Having a boss who repeatedly says things like ‘I am comfortable talking to you and you do understand me’ instead of writing things down, and who repeatedly ‘forgets’ to pass along needed information is maddening. Literally, in my case- I ended up in therapy.
Christina Goebel
August 11, 2016
I just realized the importance here of educating each new boss as they come along–and that in the past I hadn’t. I thought that everything is in the personnel file and that the others admin would train them. Thinking back, that doesn’t make sense. They don’t have time to read your personnel file. The other managers have too many details to cover to get to our communicative needs.
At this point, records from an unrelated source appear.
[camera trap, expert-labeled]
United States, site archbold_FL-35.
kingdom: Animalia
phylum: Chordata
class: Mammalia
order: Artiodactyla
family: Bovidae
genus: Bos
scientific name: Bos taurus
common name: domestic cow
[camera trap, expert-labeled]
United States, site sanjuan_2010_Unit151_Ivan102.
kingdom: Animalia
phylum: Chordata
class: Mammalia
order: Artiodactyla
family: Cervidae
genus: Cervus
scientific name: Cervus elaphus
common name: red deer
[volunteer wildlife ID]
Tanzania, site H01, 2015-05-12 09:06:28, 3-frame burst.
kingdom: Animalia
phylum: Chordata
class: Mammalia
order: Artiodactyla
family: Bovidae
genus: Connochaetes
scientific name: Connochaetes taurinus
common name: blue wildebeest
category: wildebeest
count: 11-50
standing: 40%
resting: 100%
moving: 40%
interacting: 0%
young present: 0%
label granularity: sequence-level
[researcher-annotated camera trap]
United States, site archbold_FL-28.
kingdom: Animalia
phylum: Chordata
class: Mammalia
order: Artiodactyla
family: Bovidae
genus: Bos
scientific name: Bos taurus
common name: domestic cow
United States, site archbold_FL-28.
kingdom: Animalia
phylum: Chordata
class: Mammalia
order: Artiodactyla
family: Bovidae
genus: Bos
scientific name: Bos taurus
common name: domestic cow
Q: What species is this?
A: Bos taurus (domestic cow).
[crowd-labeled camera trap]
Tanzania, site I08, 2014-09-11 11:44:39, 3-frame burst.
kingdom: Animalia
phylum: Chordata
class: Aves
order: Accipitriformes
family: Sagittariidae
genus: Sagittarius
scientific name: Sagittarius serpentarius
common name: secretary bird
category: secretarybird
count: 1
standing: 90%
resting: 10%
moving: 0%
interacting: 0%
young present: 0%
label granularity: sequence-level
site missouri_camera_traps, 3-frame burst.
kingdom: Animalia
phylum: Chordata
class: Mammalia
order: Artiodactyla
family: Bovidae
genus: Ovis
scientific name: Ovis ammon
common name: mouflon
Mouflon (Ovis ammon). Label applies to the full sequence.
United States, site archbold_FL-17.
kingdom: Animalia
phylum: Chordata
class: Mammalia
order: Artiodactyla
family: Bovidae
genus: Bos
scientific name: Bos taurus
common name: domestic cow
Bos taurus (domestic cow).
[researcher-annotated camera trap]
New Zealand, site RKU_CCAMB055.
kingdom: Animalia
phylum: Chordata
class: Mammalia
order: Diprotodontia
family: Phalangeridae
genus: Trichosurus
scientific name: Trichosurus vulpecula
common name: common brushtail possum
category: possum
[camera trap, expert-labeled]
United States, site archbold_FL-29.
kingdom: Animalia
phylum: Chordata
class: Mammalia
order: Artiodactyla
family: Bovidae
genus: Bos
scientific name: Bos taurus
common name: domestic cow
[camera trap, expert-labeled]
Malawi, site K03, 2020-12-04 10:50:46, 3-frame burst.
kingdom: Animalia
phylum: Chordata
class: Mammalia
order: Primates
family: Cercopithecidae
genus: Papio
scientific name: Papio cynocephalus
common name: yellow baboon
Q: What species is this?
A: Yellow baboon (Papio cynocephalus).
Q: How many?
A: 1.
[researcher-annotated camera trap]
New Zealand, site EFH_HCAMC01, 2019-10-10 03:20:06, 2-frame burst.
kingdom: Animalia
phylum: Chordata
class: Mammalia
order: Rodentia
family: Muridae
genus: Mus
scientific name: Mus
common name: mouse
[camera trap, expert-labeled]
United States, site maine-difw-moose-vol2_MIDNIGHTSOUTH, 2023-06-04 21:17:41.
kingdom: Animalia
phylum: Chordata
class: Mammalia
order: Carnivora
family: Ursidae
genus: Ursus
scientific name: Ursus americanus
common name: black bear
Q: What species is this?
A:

Making this work probably means that we need to teach each new boss about us when they arrive.
srhplfrth
August 11, 2016
That was what I did for my first 22 years working, but that tactic simply did not work for the next three years, the bosses concerned simply did not pay attention. You need listening empathetic bosses in the first place. I had some lovely ones but these two were incompetent and promoted way beyond their ability.